--- Angezeigter Text ---
Der Stalinismus hatte von den Menschen aktive Teilnahme verlangt. Das zeigt sich in Feuchtwangers Beschreibung der Moskauer Bevölkerung des Jahres 1937: „Ja, es geht von dieser Sowjetjugend ein ansteckendes Gefühl der Kraft und des Glückes aus. Man versteht angesichts dieser Jugend das Vertrauen der Sowjetbürger in ihre Zukunft, jenes Vertrauen, das ihnen über Mängel der Gegenwart hinweghilft.“ Und tatsächlich funktioniert Totalitarismus nur dann, wenn er Perspektiven bieten kann. Während der Tauwetter-Periode witzelte man: „Unter Stalin stand die Wirtschaft am Abgrund, unter Chruschtschow hat sie einen erheblichen Schritt nach vorn gemacht.“ Die Zerstörung der stalinschen halbreligiösen Despotie brachte eine Reihe gesichtsloser Führungspersönlichkeiten hervor. 

Bis 1956 war die Idee des Großen Sieges im Bewusstsein der sowjetischen Bürger und der Eliten mit dem Mythologem der Rolle der Persönlichkeit in der Geschichte verknüpft. 

Offensichtlich können sich die heutigen politischen Systeme im osteuropäischen Raum kaum ein monolithisches totalitäres System erlauben. Die der spätsowjetischen Nomenklatur entstammenden Führungspersönlichkeiten müssen aber konzeptuelle Modelle der Vergangenheit bereitstellen. Das ist ganz logisch. Die neuen, 1991 gegründeten Länder verfügen über keine vorgefertigte politische Geschichte. Der Personenkult kann nicht neu aufgelegt werden: Der historische Moment ist ein anderer und angesichts Informationsflut wirken die aktuellen Begebenheiten unbedeutend, verglichen mit den Geschehnissen der Vergangenheit.
--- Vorliegende Einträge ---
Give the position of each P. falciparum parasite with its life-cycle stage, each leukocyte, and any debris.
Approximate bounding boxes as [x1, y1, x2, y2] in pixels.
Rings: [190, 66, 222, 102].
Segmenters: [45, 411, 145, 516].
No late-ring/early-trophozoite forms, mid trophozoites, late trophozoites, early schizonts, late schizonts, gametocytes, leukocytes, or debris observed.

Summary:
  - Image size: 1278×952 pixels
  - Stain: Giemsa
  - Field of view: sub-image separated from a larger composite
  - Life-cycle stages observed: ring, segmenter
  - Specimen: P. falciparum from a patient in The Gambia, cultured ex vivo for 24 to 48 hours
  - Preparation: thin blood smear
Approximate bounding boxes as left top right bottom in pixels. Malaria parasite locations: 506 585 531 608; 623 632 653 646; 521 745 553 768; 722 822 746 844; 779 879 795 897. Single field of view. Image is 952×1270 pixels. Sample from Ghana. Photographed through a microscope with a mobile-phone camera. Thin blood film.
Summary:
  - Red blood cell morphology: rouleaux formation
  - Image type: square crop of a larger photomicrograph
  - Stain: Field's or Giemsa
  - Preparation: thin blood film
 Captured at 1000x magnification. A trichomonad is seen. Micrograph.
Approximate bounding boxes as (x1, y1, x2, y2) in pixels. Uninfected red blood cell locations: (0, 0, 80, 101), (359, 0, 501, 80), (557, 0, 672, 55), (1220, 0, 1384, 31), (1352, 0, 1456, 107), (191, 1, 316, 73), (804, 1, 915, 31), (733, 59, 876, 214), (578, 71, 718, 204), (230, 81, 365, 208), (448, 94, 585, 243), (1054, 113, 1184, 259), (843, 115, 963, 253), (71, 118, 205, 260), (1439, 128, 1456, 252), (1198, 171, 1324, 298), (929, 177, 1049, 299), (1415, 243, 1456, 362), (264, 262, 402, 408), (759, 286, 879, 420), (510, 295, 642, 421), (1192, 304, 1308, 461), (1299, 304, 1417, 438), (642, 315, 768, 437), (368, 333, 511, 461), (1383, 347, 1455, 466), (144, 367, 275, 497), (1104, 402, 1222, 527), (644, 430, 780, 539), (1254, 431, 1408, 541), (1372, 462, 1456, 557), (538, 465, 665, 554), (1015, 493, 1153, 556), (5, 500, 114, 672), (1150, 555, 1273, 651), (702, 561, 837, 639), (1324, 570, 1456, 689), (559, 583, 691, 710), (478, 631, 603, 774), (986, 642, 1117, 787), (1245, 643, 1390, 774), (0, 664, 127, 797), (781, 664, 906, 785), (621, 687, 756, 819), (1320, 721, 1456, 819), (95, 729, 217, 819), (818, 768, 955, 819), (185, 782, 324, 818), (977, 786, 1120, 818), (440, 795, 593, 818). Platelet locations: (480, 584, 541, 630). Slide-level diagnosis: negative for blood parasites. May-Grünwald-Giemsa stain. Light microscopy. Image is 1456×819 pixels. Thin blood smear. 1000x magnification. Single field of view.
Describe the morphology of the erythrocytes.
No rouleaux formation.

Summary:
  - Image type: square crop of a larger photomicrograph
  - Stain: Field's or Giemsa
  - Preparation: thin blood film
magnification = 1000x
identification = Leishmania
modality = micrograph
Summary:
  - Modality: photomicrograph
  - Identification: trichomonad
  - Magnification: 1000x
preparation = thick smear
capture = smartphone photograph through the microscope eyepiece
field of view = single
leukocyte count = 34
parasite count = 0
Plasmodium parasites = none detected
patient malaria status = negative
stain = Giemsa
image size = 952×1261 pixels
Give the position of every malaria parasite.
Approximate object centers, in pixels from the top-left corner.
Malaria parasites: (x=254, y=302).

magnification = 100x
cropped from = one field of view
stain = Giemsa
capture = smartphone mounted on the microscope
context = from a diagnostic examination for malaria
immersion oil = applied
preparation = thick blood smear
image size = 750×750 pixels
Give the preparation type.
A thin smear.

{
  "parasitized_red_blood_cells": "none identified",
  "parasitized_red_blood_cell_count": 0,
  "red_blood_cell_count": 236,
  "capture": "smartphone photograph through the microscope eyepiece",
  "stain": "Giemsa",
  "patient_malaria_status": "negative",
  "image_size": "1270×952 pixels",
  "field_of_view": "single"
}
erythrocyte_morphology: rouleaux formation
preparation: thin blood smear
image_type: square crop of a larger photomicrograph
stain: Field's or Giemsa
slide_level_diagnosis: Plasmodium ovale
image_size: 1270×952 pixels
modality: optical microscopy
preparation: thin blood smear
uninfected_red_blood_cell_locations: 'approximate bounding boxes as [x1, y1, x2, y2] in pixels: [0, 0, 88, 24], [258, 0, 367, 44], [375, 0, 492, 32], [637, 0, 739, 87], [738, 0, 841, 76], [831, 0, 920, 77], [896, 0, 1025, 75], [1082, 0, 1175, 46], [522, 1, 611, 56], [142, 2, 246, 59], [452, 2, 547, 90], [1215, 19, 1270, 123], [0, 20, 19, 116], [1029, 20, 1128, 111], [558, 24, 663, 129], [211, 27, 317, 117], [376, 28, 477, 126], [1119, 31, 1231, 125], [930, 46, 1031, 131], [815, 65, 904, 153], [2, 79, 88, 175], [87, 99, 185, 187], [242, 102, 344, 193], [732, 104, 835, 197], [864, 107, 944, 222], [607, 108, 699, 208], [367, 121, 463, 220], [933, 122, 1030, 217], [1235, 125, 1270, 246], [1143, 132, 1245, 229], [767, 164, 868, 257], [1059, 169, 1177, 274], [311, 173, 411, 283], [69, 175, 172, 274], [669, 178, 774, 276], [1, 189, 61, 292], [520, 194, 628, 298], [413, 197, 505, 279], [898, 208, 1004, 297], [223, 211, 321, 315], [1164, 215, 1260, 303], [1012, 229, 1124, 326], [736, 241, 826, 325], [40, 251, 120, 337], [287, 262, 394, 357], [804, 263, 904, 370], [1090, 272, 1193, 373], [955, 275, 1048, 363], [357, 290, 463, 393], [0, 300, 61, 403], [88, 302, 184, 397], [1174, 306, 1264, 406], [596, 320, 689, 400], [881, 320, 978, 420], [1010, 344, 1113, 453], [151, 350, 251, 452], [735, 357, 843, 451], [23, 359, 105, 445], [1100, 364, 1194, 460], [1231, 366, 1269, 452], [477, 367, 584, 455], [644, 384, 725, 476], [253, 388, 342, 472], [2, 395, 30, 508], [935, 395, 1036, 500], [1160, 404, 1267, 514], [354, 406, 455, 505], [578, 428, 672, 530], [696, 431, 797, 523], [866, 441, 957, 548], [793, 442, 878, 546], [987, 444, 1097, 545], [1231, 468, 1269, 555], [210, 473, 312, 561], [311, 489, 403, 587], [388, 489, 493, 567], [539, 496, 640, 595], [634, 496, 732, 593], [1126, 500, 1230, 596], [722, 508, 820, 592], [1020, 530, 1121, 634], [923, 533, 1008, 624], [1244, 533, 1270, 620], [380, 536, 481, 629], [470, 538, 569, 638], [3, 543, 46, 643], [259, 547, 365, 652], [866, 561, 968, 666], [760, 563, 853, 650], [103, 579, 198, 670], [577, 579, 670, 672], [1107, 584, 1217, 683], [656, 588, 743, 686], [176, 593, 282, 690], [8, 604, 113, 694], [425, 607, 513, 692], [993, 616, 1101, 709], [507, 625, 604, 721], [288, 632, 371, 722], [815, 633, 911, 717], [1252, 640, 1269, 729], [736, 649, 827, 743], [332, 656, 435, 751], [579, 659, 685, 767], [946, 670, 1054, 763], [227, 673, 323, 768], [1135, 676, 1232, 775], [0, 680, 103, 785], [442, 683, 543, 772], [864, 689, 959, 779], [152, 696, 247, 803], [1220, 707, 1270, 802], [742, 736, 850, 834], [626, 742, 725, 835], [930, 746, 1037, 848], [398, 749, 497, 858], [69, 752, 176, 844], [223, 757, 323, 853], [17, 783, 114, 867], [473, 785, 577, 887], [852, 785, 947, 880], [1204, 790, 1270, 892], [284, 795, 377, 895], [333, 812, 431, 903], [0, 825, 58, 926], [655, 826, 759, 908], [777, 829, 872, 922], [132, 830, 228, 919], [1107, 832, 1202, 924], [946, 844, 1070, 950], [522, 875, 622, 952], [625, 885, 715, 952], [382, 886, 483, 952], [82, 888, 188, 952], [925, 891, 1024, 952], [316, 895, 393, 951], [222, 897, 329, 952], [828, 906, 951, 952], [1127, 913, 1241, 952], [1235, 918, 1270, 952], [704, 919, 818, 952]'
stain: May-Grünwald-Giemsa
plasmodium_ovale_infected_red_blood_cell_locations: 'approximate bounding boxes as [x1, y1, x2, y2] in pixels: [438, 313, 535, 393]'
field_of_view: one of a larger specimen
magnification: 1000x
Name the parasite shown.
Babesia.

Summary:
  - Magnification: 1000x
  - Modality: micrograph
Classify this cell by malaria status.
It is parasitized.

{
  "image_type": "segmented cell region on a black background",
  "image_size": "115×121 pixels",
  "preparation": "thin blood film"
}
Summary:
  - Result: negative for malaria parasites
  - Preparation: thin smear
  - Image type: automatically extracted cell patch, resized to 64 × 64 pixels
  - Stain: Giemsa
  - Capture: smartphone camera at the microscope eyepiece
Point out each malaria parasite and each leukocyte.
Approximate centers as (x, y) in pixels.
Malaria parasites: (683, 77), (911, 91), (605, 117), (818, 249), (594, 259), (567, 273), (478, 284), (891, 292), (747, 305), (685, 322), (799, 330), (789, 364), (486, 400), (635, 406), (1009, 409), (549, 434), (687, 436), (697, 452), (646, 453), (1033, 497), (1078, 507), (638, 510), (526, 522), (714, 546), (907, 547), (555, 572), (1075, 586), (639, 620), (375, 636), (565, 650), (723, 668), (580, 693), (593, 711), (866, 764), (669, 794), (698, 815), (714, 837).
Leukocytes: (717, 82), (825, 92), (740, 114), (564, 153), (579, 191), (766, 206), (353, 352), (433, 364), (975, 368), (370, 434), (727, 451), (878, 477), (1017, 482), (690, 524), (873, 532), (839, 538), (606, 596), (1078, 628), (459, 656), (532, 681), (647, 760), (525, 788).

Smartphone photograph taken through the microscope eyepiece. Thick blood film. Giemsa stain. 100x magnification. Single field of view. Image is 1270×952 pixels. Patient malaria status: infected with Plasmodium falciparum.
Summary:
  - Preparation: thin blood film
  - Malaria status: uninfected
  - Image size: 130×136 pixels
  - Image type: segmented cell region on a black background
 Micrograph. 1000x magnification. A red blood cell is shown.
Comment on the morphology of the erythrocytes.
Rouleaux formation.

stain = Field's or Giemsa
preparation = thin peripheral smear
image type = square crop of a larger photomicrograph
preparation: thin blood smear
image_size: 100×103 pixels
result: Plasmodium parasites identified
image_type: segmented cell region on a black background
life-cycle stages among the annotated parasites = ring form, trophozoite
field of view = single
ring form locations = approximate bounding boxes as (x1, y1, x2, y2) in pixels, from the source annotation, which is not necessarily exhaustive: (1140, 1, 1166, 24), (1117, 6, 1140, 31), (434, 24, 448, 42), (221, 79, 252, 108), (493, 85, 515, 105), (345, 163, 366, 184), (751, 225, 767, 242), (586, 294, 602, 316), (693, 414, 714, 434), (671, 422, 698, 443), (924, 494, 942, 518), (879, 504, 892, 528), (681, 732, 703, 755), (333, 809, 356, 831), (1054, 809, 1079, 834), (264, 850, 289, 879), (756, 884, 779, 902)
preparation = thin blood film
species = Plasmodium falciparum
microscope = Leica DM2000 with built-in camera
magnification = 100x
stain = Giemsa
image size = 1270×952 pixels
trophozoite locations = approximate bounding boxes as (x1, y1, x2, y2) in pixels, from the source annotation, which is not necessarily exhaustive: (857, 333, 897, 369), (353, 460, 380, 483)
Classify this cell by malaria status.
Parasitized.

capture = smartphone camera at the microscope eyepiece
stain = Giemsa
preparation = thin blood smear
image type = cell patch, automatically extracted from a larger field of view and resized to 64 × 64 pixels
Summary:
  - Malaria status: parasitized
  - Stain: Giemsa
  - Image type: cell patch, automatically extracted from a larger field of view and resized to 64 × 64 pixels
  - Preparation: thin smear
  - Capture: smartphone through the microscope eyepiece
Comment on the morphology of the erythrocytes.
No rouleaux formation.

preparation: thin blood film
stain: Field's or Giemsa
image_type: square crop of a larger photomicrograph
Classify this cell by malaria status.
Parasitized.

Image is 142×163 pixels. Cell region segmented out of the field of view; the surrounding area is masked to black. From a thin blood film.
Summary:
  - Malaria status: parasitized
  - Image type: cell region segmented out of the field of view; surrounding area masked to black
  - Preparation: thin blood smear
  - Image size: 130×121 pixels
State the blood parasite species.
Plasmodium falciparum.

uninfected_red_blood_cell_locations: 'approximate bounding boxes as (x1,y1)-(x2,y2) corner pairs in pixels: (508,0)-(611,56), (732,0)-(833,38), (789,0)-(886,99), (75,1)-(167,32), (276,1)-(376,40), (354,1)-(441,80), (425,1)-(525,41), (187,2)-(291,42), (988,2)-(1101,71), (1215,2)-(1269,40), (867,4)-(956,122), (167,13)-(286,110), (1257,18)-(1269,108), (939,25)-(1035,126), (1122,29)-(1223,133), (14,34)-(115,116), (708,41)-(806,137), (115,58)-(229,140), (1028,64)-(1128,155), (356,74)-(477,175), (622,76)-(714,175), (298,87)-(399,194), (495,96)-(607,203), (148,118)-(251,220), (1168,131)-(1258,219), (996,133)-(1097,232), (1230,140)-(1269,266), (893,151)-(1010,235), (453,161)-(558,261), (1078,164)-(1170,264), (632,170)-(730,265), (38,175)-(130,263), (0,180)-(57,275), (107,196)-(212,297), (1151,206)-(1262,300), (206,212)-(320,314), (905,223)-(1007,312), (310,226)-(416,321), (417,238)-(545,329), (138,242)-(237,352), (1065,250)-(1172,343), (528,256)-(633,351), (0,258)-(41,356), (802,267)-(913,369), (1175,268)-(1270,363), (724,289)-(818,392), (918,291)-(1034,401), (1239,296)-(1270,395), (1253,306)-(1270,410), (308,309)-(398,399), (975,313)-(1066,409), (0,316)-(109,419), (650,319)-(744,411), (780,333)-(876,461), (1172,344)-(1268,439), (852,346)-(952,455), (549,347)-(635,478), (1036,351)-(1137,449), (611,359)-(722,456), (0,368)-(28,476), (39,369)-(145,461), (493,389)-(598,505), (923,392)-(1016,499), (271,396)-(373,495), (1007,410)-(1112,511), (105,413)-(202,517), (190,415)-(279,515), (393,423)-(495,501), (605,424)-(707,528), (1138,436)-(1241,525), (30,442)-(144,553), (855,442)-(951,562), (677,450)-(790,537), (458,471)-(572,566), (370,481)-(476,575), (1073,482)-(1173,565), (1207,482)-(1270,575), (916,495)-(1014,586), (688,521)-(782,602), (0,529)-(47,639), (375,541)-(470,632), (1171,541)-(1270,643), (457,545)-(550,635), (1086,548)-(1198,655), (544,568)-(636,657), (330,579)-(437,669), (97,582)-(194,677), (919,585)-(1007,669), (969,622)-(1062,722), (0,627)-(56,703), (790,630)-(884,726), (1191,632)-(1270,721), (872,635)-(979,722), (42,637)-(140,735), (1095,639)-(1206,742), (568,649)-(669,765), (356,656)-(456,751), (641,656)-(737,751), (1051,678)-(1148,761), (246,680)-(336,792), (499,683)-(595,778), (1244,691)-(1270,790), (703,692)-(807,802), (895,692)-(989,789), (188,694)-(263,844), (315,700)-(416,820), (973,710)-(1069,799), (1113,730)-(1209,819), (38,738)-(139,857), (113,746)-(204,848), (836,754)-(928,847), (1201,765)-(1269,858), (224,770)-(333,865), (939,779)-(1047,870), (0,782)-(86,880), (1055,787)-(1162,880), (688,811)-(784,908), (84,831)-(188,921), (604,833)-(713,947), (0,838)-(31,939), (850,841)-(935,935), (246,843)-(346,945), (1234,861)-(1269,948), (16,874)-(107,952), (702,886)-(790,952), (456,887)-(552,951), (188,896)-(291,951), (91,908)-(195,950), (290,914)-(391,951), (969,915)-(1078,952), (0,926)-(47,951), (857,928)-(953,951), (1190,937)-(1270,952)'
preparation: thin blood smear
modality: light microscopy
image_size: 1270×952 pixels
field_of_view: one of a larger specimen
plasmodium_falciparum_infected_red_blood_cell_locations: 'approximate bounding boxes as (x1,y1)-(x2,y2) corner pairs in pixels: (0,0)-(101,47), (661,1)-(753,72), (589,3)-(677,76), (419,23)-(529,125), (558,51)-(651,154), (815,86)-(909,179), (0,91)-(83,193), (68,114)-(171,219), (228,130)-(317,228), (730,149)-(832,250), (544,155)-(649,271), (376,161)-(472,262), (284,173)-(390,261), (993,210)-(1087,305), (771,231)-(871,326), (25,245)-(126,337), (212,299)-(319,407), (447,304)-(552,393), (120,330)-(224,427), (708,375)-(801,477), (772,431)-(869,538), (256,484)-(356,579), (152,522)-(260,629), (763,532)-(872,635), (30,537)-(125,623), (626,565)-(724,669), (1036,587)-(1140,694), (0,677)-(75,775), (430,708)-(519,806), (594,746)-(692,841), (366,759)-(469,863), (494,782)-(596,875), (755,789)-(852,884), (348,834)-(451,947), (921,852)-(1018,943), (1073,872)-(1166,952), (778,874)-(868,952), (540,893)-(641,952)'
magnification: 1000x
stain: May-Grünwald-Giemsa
---
Zu bearbeitende Aufgaben |
a. Geben Sie aus dem Text über den Stalinismus die Passage von „Offensichtlich können sich“ bis „Geschehnissen der Vergangenheit.“ wortgetreu wieder.
b. Erläutern Sie in ein bis drei Sätzen, weshalb sich der Personenkult laut dem Text über den Stalinismus nicht neu auflegen lässt.

Ausgearbeitete Lösungen |
a.
Offensichtlich können sich die heutigen politischen Systeme im osteuropäischen Raum kaum ein monolithisches totalitäres System erlauben. Die der spätsowjetischen Nomenklatur entstammenden Führungspersönlichkeiten müssen aber konzeptuelle Modelle der Vergangenheit bereitstellen. Das ist ganz logisch. Die neuen, 1991 gegründeten Länder verfügen über keine vorgefertigte politische Geschichte. Der Personenkult kann nicht neu aufgelegt werden: Der historische Moment ist ein anderer und angesichts Informationsflut wirken die aktuellen Begebenheiten unbedeutend, verglichen mit den Geschehnissen der Vergangenheit.

b. Der Personenkult lässt sich nicht neu auflegen, weil der historische Moment ein anderer ist. Außerdem wirken die aktuellen Begebenheiten angesichts der Informationsflut im Vergleich mit den Geschehnissen der Vergangenheit unbedeutend.